━━ Text for analysis ━━

WHAT FIRST SPARKED YOUR INTEREST IN EAST ASIA?

The seeds were planted when I was a kid. My parents were deeply involved in the anti-Vietnam War movement in the US, in the art world and beyond, and I grew up in an environment where questions of war and peace, hence of moral and political philosophy (and the justification of state authority), were debated endlessly in the studio. That early experience shaped my intellectual interests and my critical theoretical positioning in international social theory – hence my work on empire and imperialism, with a focus on the United States’ role in the Atlantic system in the 19th and 20th centuries, and my work on East Asia proper. So, in that sense, East Asia’s has always been on my mind, leading to an academic engagement that continues to this day. Once I began traveling to Asia more regularly and for longer periods of time, I could observe, first-hand, the fundamental changes that have become an object of great interest to me. East Asia in particular has been thoroughly transformed over the last 40 years and that transformation has world historical significance in the sense that it is altering – slowly, gradually, and in complex and uneven ways – the hierarchies that have been in place in the world system since the Industrial Revolution and 19th-century imperial globalization. This transformation interrogates our understanding of modernity and changes our reading of the trajectory of globalization.

 

How DOES YOUR RESEARCH INFORM WHAT YOU TEACH AT AUP?

The greater the research, the better the teaching. I think that’s true of all professors, in the sense that research renews teaching, gives it more substance, new angles, new orientations, new understandings and new nuances. At the same time, you learn during the process of teaching, because interactions with students enrich thinking and generate new ideas. It works both ways: the teaching can and does lead to the formulation of new research agendas and the research feeds into the teaching.

 

DO YOU COLLABORATE WITH YOUR STUDENTS ON PROJECTS?

I have often worked with students, notably graduate students, on various projects over the years. In some cases, this has led to deep and sustained intellectual collaborations, and the building of international institutional linkages. The most recent instance of this is my work with Dr. Zona Zaric G’15, a AUP graduate program alum, and the Institute of Social Theory and Philosophy of Belgrade and the Institute of Higher Studies of the University of Rijeka. This has led to seminars, joint teaching, as well as international conferences and a study trip to Croatia in 2022. There have also been other types of work with students, for instance the very productive collaboration with Anna Wiersma ’15 and G’16, who offered great help editing East Asia’s Reemergence.

━━━
━━ Data section ━━

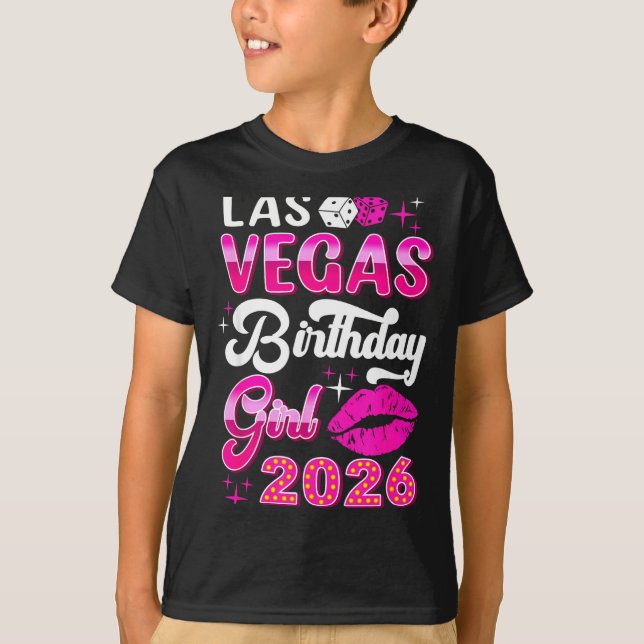 Las Vegas Girls Trip 2026 Cruise Trip Matching Bir T Shirt (Framsida)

━━━

» **Task item A**: According to the interview, who helped edit East Asia's Reemergence?
» **Task item B**: Quote word for word the part of the interview that opens with the words containing "How DOES YOUR" and closes with "into the teaching.".

» **Expected output A**: Anna Wiersma ’15 and G’16

» **Expected output B**:
How DOES YOUR RESEARCH INFORM WHAT YOU TEACH AT AUP?

The greater the research, the better the teaching. I think that’s true of all professors, in the sense that research renews teaching, gives it more substance, new angles, new orientations, new understandings and new nuances. At the same time, you learn during the process of teaching, because interactions with students enrich thinking and generate new ideas. It works both ways: the teaching can and does lead to the formulation of new research agendas and the research feeds into the teaching.